#### Text section
****
10. Two men start from one corner of a park one mile square, and travel at the same rate. A goes by the walk around the park, and B takes the diagonal path to the opposite corner, and turns to meet A at the side. How many rods from the corner will the meeting take place? Ans. 93.7+ rods.

11. The top of a castle is 45 yards high, and the castle is surrounded by a ditch 60 yards wide. What would be the length of a rope that would reach from the outside of the ditch to the top of the castle? Ans. 75 yards.

12. A ladder 52 feet long stands close against the side of a building. How many feet must it be drawn out at the bottom, that the top may be lowered 4 feet?

13. A room is 20 feet long, 16 feet wide, and 12 feet high. What is the distance from one of the lower corners to the opposite upper corner? Ans. 28.284271+ feet.

14. It requires 63.39 rods of fence to inclose a circular field of 2 acres. What length will be required to inclose 3 acres in circular form? Ans. 77.63+ rods.

15. The radius of a certain circle is 5 feet. What will be the radius of another circle containing twice the area of the first? Ans. 7.07106+ feet.
****
#### Collected material

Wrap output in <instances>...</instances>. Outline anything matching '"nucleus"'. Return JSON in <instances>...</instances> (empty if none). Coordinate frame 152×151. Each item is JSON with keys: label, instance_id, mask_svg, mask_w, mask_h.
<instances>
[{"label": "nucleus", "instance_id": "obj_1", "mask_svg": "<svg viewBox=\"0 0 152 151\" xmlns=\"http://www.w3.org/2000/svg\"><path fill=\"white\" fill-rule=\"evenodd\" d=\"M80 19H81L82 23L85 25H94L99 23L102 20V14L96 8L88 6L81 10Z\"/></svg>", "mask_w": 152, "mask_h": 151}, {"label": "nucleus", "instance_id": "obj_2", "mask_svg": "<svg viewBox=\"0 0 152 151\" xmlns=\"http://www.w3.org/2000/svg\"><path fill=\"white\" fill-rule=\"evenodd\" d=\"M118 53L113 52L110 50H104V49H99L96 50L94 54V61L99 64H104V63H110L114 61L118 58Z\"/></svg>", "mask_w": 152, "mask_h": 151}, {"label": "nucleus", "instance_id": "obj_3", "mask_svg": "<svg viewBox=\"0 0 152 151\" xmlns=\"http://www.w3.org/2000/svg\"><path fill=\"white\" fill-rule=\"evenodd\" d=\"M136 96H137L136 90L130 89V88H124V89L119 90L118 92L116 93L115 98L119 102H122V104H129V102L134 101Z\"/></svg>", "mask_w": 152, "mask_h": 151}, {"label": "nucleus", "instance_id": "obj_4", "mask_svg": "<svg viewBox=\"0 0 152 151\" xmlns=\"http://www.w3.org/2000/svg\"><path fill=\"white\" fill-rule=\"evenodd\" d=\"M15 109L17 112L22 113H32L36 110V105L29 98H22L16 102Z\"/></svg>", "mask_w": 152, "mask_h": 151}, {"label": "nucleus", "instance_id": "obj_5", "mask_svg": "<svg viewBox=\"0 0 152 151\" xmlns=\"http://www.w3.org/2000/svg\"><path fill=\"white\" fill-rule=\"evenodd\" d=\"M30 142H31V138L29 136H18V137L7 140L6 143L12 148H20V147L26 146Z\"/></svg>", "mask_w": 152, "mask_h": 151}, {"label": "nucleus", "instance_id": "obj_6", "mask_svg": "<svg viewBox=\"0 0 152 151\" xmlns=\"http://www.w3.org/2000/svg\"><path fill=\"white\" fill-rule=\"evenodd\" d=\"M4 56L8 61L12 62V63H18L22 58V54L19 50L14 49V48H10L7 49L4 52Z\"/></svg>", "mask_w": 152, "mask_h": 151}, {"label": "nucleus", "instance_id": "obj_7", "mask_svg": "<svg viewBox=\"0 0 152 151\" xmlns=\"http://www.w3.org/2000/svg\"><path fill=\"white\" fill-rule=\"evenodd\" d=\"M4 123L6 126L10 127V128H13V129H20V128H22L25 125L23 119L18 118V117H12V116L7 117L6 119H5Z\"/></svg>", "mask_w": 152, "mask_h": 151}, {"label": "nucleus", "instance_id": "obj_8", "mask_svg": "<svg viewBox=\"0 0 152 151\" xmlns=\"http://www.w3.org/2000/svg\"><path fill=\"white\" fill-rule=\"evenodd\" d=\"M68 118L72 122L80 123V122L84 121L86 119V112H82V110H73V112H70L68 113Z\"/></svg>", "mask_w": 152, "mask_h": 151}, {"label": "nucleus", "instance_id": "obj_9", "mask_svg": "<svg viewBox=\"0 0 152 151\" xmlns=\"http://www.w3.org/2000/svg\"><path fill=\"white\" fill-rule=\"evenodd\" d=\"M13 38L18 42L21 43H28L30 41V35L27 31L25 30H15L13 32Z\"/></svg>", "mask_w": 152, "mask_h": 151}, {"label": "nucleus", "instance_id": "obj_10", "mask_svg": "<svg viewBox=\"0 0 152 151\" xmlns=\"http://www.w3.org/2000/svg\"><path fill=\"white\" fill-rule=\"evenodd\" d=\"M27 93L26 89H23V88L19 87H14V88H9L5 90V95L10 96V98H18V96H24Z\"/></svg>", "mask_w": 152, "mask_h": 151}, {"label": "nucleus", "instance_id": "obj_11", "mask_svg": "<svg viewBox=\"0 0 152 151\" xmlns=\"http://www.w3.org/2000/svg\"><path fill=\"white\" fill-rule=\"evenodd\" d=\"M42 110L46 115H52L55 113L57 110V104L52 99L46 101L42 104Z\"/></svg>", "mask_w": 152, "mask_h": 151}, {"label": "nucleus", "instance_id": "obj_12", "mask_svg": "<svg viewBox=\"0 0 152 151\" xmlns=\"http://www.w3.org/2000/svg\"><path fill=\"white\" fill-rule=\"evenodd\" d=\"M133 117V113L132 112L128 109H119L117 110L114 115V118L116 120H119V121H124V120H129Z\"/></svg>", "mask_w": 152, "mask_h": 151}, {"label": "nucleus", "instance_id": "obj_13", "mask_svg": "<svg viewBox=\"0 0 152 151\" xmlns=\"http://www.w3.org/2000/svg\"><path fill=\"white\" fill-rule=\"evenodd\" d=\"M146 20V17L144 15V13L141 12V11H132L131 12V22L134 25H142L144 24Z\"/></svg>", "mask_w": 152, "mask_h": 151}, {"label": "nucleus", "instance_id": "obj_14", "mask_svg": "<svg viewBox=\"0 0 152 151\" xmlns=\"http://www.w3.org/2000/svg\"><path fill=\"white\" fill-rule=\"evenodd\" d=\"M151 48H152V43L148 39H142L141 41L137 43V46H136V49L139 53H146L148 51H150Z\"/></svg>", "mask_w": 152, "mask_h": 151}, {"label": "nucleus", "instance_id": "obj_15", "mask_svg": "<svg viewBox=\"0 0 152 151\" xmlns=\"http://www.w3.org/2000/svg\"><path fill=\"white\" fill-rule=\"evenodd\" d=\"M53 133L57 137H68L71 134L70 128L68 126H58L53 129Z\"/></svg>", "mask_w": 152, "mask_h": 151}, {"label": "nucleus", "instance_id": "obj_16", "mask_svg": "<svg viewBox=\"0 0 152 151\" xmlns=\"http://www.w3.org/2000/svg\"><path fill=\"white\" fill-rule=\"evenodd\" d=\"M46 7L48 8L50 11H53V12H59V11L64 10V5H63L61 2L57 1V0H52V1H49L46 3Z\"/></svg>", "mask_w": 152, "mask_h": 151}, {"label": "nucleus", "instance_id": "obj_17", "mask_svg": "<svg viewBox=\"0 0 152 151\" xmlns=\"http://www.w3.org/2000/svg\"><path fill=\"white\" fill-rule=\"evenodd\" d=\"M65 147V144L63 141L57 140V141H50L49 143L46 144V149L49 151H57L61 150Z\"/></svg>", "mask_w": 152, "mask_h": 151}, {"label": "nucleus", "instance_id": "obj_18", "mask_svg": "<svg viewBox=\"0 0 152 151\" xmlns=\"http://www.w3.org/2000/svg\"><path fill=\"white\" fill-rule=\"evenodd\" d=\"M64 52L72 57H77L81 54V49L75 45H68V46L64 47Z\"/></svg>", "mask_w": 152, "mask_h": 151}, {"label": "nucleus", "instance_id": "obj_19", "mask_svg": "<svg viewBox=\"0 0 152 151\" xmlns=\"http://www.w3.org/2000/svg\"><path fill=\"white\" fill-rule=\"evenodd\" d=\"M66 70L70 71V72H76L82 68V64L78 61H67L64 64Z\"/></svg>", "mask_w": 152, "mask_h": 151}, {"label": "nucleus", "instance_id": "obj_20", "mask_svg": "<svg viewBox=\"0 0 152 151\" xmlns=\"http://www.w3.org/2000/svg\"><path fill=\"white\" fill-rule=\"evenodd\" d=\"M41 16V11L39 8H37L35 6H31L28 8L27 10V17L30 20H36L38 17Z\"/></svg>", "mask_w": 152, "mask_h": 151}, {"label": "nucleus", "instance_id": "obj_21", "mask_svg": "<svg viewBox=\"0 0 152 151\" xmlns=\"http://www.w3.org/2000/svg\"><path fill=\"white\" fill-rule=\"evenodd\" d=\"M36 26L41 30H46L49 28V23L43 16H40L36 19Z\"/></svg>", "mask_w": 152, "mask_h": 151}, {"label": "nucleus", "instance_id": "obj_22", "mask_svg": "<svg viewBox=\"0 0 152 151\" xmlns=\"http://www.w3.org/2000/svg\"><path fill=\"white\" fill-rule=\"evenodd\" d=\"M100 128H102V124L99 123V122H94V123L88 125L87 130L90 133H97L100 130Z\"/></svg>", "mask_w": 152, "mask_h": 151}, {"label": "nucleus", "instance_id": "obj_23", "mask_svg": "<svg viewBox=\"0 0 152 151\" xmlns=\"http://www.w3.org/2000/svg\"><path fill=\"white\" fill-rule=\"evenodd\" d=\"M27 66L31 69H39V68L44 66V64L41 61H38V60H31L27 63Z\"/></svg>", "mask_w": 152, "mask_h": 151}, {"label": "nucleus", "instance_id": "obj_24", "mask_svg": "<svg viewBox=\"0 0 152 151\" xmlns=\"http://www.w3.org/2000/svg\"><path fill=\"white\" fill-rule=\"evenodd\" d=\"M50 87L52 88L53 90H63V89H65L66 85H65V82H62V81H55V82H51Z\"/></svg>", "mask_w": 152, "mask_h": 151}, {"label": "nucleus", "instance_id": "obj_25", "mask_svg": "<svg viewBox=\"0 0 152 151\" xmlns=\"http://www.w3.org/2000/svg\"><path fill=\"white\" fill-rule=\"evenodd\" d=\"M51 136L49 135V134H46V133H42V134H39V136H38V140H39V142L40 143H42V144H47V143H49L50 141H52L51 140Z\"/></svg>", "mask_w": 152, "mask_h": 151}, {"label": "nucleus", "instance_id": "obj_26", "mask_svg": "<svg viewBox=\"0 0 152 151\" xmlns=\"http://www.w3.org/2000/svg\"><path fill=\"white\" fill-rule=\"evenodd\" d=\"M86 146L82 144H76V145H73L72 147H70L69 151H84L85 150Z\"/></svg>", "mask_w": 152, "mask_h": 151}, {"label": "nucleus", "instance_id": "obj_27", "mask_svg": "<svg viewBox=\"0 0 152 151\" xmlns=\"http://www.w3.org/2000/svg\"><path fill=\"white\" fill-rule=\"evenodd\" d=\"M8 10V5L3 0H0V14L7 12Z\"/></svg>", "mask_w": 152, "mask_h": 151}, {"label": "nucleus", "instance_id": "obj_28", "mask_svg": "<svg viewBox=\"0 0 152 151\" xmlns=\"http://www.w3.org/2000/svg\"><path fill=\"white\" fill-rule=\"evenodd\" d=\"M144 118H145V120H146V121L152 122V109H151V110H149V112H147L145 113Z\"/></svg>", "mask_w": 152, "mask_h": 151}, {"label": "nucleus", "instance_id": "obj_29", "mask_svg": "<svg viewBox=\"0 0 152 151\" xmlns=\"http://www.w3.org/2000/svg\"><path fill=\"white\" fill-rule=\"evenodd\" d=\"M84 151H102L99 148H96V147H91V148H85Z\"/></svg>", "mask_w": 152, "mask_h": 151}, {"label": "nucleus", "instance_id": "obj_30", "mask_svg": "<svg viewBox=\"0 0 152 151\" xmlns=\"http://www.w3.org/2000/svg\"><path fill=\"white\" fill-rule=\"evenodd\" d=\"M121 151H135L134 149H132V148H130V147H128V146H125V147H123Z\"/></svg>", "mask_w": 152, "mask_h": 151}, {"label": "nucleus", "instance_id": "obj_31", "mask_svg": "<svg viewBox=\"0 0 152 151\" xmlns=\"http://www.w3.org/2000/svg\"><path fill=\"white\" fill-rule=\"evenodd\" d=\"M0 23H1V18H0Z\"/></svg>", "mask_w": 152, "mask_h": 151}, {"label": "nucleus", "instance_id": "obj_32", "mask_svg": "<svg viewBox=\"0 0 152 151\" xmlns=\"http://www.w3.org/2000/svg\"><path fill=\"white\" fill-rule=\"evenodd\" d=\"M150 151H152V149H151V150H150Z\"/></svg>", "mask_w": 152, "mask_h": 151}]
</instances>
****
#### To do
• A. In the arithmetic problems, how wide is the ditch that surrounds the castle?
• B. According to the arithmetic problems, why is the ladder 52 feet long to be drawn out at the bottom? Explain in one to three sentences.

#### Answers in order
• A. The ditch is 60 yards wide.

• B. The ladder begins standing close against the side of a building. It is to be drawn out at the bottom so that its top is lowered 4 feet.